§ **Objective**: Can you copy this material line for line, starting at the line that contains "At what distance from the viewpoint" and stopping after the line that contains "601 centimetres"?

·····

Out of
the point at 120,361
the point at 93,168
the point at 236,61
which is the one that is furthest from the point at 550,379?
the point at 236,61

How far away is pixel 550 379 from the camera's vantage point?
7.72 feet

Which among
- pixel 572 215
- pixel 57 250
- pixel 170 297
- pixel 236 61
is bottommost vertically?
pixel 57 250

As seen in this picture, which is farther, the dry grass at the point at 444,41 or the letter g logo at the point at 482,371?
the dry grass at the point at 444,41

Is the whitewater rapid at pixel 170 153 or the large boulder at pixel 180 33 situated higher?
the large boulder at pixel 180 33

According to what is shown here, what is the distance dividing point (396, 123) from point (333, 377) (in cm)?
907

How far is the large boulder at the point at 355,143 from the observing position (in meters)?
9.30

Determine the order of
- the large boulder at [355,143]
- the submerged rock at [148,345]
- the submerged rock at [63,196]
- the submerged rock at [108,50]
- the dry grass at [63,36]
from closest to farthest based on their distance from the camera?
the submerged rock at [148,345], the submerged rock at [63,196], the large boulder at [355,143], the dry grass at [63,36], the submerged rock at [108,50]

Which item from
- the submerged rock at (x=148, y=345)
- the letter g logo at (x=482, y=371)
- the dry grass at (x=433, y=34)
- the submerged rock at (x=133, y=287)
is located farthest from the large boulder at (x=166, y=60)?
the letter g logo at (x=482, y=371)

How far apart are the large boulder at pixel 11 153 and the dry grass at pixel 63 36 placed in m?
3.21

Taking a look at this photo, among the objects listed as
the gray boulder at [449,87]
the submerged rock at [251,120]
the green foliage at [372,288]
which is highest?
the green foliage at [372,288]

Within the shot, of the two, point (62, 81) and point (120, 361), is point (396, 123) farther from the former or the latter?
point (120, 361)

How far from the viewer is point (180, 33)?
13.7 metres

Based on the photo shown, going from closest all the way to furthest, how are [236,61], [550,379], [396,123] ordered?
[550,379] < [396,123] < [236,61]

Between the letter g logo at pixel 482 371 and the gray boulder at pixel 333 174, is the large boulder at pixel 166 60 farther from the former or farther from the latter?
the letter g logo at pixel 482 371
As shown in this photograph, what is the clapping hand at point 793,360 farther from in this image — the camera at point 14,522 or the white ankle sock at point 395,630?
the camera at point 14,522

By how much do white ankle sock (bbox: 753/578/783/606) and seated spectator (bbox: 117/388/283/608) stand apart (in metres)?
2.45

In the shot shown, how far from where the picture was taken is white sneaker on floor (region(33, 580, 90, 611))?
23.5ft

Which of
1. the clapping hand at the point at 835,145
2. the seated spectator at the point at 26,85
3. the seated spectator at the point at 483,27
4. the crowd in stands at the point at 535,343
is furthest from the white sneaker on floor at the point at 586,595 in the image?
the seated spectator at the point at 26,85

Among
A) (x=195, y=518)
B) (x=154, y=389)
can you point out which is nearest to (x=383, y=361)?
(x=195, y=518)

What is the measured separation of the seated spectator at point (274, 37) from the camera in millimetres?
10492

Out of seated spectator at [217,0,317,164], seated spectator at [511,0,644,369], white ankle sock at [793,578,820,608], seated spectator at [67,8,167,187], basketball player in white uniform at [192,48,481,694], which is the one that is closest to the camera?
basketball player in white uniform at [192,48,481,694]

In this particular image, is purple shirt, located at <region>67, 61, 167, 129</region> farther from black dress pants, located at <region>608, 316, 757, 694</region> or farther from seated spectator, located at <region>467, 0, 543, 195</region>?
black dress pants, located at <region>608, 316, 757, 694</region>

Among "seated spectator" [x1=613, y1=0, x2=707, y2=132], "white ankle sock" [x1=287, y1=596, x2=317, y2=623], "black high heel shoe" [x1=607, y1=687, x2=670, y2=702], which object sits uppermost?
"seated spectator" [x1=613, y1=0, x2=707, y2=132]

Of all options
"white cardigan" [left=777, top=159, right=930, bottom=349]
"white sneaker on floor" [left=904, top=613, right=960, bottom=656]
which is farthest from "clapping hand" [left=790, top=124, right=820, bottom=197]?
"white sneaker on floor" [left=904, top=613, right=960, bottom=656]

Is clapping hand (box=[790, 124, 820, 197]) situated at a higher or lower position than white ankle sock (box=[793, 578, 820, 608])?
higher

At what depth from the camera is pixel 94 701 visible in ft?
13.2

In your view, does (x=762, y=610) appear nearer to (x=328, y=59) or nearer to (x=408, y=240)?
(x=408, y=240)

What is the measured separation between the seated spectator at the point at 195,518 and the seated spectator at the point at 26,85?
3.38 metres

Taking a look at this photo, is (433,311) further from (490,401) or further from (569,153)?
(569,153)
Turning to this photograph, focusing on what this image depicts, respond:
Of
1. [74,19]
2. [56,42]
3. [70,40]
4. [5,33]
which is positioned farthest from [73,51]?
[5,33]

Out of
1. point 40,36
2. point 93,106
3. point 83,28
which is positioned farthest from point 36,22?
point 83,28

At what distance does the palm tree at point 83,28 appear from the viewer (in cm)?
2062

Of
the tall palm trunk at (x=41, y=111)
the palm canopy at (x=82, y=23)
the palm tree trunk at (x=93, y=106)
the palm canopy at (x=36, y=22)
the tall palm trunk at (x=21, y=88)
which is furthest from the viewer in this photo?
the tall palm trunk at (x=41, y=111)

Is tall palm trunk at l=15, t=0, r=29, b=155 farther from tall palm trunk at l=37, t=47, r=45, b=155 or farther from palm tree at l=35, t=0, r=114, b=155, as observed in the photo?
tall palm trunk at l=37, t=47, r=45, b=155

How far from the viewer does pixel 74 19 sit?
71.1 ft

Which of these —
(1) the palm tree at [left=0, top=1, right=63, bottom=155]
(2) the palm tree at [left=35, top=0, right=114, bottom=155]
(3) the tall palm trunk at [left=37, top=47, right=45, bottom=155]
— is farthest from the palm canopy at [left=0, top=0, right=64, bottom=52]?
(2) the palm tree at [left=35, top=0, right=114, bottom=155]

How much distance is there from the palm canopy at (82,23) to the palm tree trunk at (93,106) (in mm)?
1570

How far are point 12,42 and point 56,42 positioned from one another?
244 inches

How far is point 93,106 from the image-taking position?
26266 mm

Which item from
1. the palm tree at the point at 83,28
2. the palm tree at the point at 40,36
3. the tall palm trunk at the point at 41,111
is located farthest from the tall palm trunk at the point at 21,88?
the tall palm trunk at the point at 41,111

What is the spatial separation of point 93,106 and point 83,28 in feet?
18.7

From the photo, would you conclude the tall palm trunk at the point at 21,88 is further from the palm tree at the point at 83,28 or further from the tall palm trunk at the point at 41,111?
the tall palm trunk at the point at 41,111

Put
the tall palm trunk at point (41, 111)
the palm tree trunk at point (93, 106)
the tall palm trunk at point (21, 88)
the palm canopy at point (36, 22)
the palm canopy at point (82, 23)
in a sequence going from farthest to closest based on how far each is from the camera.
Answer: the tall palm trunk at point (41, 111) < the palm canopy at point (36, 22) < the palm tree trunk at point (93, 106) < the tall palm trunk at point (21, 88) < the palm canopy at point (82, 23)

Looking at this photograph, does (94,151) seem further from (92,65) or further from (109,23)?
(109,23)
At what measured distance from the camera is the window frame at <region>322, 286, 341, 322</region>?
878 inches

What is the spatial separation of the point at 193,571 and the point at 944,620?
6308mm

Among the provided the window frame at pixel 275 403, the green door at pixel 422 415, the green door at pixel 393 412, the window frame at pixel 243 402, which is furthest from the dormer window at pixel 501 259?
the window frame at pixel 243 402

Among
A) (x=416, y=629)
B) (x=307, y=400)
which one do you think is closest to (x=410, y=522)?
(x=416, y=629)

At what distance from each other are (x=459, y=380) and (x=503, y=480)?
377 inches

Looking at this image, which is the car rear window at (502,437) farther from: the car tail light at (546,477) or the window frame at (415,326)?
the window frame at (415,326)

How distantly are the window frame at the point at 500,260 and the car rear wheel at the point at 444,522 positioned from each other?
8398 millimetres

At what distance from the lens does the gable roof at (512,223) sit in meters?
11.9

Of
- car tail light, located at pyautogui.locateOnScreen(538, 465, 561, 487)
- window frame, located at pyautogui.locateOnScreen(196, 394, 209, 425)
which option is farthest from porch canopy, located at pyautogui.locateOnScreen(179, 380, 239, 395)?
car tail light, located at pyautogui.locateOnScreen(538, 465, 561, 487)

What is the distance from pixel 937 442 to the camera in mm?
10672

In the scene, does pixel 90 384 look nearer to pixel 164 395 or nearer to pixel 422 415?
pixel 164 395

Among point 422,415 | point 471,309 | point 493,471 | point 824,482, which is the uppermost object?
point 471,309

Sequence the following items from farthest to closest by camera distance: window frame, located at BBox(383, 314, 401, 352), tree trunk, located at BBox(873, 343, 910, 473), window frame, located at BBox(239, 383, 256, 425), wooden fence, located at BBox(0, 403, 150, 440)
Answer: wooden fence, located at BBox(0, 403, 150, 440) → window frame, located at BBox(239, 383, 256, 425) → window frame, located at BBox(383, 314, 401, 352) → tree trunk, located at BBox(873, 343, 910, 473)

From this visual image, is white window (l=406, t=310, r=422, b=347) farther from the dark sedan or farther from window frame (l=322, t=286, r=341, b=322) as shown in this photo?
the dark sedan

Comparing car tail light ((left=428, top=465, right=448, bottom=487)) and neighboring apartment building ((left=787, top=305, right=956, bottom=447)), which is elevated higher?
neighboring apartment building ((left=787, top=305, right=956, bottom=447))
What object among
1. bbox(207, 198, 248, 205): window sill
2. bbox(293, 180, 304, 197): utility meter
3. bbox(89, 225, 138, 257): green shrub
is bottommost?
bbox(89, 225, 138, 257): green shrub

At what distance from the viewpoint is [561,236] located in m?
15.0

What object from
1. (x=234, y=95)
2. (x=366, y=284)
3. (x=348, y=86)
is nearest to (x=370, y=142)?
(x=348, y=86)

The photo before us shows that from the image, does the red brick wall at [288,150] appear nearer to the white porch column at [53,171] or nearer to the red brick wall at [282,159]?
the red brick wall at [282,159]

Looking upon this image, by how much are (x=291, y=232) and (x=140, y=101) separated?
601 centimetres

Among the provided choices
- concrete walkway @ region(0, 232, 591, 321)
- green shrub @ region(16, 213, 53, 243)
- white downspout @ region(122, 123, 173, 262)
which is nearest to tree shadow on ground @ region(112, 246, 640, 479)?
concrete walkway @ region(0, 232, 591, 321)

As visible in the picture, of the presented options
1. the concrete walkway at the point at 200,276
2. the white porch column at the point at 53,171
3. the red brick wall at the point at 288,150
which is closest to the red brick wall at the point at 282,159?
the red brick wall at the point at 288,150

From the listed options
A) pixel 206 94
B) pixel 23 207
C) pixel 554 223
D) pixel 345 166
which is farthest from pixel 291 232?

·····

§ **Output below**:
At what distance from the viewpoint is [561,236] located in m?
15.0

What object from
1. (x=234, y=95)
2. (x=366, y=284)
3. (x=348, y=86)
is nearest to (x=370, y=142)?
(x=348, y=86)

The photo before us shows that from the image, does the red brick wall at [288,150] appear nearer to the white porch column at [53,171] or nearer to the red brick wall at [282,159]?
the red brick wall at [282,159]

Looking upon this image, by how much are (x=291, y=232) and (x=140, y=101) separated?
601 centimetres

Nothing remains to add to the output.